• **DOCUMENT EXTRACT**:
+++++

Wacam Calls for Probe into ‘Tax for Galamsey’ Extortion Claims

Wacam, a grassroots human rights and environmental justice organisation focused on mining sector accountability, has demanded urgent and independent investigations into mounting allegations that public officials are profiting from protection fees levied on illegal mining operations in the Amansie Central District of the Ashanti Region.
The demand follows an explosive investigative documentary by JoyNews’ Hotline titled, ‘A tax for Galamsey: The extortion racket fueling illegal mining, which uncovered claims that persons clothed with public authority within local governance and law enforcement structures are collecting unlawful payments in exchange for turning a blind eye to irresponsible and unlicensed mining activities.
In a strongly worded statement issued and signed by its Technical Director, Kwaku Afari, Wacam described the documentary’s revelations as evidence of a deep-seated collapse of regulatory oversight and a perversion of institutional mandates requiring immediate executive and judicial attention.

+++++

• **DATA EXCERPTS**:
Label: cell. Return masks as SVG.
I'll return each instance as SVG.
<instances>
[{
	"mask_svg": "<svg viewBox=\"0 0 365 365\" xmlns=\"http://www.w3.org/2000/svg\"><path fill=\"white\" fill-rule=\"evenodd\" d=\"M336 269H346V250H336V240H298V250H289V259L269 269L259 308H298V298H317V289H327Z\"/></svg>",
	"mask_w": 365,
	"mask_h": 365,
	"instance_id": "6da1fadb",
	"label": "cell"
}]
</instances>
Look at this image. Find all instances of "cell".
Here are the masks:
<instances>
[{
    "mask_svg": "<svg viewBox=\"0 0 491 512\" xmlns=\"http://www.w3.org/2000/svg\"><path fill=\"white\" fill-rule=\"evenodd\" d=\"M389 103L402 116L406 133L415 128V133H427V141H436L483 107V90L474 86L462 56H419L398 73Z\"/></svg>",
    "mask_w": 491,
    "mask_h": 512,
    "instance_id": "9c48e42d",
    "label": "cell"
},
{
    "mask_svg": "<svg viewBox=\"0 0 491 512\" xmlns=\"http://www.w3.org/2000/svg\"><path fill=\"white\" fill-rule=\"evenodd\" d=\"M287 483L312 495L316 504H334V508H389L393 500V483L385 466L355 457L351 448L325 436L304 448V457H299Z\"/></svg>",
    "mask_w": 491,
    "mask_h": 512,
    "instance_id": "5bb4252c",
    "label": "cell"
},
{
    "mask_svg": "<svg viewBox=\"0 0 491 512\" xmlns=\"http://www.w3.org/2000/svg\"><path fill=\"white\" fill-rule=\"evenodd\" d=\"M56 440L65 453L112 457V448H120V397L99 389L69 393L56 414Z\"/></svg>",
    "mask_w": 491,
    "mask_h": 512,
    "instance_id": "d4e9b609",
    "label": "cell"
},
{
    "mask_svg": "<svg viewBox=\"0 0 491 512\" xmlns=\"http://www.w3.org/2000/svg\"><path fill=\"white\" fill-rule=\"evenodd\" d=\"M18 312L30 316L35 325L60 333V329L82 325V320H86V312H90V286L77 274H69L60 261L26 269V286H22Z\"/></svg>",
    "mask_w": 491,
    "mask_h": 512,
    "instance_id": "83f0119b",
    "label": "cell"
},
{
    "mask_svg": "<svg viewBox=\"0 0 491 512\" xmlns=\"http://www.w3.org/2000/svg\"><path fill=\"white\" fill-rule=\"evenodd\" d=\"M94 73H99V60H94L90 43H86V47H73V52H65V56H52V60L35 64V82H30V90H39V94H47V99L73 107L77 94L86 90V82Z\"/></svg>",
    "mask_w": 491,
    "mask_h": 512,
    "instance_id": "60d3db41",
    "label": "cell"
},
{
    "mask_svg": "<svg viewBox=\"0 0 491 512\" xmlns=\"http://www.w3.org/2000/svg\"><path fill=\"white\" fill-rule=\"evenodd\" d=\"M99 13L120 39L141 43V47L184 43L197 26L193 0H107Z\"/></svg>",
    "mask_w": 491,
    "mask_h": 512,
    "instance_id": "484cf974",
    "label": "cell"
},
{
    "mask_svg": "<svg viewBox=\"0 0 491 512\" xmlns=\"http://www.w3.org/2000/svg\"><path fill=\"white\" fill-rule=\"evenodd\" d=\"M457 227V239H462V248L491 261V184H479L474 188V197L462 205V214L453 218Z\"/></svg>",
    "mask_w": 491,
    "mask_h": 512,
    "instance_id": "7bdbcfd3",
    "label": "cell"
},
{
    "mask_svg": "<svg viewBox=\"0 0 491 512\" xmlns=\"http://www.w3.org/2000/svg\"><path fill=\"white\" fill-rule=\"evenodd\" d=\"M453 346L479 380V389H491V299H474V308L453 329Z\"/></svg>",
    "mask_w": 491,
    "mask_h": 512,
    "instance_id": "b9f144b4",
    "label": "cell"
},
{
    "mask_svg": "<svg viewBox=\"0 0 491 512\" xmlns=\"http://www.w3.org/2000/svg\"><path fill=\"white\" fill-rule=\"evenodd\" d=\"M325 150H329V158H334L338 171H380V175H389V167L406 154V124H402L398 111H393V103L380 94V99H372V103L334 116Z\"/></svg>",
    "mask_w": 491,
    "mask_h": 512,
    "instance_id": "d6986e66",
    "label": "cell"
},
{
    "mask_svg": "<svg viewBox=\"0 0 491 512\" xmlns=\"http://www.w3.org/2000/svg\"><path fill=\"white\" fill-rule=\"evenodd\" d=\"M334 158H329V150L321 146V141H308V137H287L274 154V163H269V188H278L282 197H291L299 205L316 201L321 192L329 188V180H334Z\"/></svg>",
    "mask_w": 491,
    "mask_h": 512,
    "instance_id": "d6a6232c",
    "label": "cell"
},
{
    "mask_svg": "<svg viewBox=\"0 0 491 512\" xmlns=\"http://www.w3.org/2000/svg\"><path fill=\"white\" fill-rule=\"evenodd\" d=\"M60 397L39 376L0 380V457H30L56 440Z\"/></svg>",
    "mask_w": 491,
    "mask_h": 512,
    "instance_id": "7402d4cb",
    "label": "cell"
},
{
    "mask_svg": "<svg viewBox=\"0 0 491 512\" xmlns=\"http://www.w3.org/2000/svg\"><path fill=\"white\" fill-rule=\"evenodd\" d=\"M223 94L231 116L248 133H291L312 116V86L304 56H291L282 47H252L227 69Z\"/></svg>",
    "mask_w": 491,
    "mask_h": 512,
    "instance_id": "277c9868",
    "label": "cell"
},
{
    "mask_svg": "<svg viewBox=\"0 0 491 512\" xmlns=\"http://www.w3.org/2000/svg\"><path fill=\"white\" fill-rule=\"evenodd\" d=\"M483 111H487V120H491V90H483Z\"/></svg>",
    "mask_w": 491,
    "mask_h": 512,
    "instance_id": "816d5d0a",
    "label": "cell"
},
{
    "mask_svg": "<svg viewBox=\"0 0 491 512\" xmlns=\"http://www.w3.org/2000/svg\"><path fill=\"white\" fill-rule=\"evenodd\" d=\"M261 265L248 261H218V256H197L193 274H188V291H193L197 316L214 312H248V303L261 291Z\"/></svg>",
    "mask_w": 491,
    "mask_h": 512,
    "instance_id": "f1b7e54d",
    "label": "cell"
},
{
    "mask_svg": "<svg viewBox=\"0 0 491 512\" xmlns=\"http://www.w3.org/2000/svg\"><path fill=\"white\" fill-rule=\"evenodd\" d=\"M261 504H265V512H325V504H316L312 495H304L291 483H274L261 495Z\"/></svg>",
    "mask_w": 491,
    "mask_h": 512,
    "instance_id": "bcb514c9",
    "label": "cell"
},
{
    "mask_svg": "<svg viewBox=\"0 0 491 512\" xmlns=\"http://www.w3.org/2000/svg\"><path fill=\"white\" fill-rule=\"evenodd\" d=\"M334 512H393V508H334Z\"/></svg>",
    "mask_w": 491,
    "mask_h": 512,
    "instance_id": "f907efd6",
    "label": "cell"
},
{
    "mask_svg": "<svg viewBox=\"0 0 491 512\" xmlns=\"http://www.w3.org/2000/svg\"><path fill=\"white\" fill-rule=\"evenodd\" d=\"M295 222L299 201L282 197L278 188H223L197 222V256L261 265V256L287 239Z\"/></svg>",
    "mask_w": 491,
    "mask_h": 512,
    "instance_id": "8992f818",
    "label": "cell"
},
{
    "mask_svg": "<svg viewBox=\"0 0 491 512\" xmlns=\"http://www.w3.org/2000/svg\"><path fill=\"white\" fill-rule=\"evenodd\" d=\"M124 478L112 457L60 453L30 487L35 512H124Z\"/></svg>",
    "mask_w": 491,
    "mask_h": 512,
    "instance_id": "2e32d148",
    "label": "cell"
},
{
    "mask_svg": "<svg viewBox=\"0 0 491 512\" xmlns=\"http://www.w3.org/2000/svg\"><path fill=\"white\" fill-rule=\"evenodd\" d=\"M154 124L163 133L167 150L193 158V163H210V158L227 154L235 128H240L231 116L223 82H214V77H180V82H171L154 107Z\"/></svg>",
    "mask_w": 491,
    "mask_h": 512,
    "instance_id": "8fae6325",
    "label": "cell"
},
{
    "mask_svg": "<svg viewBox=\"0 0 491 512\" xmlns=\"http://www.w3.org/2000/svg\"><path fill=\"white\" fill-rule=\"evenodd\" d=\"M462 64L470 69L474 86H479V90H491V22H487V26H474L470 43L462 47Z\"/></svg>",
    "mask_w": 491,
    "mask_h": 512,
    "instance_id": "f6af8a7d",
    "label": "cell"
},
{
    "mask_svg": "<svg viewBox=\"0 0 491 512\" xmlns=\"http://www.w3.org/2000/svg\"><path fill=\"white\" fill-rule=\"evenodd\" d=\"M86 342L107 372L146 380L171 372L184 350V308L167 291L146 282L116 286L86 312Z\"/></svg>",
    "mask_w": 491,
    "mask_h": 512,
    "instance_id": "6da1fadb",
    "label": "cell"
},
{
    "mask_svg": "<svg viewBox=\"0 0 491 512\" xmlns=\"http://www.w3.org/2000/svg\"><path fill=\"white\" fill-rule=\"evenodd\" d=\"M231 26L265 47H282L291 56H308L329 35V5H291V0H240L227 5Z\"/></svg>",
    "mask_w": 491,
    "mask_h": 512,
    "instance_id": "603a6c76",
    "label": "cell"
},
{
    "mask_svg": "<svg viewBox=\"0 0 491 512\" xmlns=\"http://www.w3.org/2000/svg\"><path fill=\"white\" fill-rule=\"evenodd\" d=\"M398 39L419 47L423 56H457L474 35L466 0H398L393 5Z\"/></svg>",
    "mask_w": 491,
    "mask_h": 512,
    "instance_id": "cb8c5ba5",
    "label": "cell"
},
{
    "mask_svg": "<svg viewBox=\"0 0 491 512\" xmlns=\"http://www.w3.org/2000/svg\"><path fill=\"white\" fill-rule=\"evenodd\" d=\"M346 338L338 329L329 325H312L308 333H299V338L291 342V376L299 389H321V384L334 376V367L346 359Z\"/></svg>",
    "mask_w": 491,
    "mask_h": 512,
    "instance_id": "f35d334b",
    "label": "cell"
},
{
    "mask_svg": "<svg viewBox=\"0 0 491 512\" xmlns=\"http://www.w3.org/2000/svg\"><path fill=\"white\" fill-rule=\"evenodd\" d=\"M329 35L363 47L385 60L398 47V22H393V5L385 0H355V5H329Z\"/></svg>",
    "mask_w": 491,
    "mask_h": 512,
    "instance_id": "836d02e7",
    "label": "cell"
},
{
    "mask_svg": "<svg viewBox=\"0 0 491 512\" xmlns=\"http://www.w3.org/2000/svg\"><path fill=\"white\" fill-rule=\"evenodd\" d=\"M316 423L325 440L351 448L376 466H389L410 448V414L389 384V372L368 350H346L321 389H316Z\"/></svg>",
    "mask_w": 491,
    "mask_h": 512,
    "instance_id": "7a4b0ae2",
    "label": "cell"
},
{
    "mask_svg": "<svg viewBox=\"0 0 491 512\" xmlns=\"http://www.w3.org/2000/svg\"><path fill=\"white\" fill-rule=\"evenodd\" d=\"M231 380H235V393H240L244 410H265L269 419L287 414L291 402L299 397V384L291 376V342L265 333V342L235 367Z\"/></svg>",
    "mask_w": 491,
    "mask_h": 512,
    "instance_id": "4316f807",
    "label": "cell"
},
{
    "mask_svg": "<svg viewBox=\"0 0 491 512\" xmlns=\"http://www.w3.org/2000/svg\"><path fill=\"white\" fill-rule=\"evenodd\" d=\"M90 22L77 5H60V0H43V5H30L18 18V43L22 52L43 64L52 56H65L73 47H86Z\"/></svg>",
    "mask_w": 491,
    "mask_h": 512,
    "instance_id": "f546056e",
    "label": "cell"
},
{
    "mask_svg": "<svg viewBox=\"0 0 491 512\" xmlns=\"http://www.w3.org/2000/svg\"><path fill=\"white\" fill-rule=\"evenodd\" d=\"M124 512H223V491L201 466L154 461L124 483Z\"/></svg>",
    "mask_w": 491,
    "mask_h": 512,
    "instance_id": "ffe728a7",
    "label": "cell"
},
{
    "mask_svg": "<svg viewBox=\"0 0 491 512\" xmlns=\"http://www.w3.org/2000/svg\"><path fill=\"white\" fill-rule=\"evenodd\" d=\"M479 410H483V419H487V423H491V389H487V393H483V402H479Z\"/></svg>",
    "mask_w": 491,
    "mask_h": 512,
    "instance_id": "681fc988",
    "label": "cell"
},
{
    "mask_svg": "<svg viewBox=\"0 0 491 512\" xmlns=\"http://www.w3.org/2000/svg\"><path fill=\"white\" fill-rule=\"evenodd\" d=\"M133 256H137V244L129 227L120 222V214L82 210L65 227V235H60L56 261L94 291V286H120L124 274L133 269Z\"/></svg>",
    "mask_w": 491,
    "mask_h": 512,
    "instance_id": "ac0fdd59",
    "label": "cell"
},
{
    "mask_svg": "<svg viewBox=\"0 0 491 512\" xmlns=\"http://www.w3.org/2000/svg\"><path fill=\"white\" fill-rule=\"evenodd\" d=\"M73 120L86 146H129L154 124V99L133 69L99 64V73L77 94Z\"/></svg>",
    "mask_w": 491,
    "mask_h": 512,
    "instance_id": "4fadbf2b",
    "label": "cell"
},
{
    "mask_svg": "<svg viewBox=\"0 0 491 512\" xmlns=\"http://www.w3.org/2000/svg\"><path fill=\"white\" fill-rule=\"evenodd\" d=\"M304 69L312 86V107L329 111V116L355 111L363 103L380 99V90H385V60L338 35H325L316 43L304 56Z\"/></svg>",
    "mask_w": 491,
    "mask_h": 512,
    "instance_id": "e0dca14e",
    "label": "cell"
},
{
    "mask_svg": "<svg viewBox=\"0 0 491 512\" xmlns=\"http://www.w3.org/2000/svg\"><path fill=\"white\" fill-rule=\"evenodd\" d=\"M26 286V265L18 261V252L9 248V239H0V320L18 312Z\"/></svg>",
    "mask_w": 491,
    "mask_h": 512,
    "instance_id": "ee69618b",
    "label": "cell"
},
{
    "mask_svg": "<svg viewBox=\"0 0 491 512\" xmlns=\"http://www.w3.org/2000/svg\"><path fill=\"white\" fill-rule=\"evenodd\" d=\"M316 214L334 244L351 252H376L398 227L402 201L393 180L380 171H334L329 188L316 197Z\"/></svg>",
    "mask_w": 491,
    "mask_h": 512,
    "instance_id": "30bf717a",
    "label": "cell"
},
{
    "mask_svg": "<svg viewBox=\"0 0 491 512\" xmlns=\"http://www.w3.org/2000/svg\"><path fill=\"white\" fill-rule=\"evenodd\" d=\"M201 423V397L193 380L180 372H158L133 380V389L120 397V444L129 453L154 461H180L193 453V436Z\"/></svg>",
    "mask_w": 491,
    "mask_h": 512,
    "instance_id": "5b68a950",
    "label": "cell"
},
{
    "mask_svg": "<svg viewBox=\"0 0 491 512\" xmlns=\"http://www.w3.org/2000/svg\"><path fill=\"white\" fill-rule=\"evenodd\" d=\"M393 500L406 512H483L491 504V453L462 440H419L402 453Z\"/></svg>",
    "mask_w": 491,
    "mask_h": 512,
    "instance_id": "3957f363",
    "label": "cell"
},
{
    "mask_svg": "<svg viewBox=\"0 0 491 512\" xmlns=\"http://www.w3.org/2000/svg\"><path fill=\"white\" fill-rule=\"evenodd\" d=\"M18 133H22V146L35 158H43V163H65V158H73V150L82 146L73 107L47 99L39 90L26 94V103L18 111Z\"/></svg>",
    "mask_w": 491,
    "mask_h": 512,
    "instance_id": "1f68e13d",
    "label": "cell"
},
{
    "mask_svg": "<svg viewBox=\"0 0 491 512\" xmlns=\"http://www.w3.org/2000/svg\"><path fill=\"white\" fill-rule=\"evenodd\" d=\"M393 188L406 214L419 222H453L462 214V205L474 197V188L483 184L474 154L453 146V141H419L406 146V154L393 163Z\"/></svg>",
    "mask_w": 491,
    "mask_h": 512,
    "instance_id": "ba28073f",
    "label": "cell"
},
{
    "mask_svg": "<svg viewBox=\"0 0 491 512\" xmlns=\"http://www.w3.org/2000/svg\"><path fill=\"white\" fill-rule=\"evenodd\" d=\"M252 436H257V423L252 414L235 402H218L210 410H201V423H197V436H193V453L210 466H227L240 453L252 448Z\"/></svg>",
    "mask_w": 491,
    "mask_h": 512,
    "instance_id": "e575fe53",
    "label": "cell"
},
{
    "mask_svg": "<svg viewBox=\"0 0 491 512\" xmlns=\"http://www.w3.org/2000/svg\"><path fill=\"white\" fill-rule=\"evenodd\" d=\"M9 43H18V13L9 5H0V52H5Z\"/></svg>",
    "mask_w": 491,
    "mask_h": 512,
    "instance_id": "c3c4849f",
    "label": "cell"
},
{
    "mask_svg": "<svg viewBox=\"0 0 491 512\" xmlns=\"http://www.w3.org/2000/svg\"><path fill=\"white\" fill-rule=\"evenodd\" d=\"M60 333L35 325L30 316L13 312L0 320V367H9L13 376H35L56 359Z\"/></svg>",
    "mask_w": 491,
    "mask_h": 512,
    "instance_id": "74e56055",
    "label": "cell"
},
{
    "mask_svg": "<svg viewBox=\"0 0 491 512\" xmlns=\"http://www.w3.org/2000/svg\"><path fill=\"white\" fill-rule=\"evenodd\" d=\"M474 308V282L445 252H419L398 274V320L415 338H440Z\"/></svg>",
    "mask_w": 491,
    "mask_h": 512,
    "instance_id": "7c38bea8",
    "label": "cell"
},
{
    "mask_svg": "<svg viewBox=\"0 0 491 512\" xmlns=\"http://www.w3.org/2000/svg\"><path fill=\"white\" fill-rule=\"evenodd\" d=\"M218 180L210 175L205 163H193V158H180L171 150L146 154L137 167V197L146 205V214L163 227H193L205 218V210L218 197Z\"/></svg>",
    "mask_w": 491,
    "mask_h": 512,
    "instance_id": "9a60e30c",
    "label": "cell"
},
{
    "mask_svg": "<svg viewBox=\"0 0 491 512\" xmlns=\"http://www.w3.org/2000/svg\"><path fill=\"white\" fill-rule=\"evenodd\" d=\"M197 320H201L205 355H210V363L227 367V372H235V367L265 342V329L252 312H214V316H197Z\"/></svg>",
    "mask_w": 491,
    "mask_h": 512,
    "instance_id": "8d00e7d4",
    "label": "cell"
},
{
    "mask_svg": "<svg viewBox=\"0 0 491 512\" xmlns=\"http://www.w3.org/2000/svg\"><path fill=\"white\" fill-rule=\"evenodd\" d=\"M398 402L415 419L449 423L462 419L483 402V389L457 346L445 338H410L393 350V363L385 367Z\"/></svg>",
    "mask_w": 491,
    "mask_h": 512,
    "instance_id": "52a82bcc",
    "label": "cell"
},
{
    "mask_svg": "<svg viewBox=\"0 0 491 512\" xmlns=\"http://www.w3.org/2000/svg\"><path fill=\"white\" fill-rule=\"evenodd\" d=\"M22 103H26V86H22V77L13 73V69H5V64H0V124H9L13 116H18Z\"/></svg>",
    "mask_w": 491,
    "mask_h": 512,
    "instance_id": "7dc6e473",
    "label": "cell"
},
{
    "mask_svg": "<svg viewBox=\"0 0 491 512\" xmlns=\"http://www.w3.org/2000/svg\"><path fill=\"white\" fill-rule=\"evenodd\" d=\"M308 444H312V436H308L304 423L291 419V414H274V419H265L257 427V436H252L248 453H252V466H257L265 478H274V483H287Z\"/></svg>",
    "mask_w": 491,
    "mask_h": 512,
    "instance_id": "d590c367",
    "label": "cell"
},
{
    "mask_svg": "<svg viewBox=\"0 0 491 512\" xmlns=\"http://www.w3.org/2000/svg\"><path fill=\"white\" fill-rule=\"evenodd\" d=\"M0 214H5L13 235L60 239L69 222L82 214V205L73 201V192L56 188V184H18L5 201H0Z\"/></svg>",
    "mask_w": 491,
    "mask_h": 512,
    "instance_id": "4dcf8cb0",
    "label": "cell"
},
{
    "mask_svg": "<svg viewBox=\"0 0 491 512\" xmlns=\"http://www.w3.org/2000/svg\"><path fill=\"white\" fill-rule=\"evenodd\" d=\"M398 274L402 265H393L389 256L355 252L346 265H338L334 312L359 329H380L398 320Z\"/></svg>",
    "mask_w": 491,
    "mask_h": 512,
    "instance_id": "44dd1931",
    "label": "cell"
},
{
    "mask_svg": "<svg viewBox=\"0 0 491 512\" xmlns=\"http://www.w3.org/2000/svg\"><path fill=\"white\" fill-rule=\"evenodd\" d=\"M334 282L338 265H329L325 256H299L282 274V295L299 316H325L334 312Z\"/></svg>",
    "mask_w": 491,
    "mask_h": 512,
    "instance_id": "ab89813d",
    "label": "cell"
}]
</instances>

+++++

• **TASK REQUIREMENTS**:
1. Please repeat the Wacam article, everything from "Wacam, a grassroots" down to "the Ashanti Region.", but swap "grassroots" for "community-based".
2. According to the Wacam article, who issued and signed Wacam's statement?

• **ANSWERS GIVEN**:
1.
Wacam, a community-based human rights and environmental justice organisation focused on mining sector accountability, has demanded urgent and independent investigations into mounting allegations that public officials are profiting from protection fees levied on illegal mining operations in the Amansie Central District of the Ashanti Region.

2. Kwaku Afari, Wacam's Technical Director.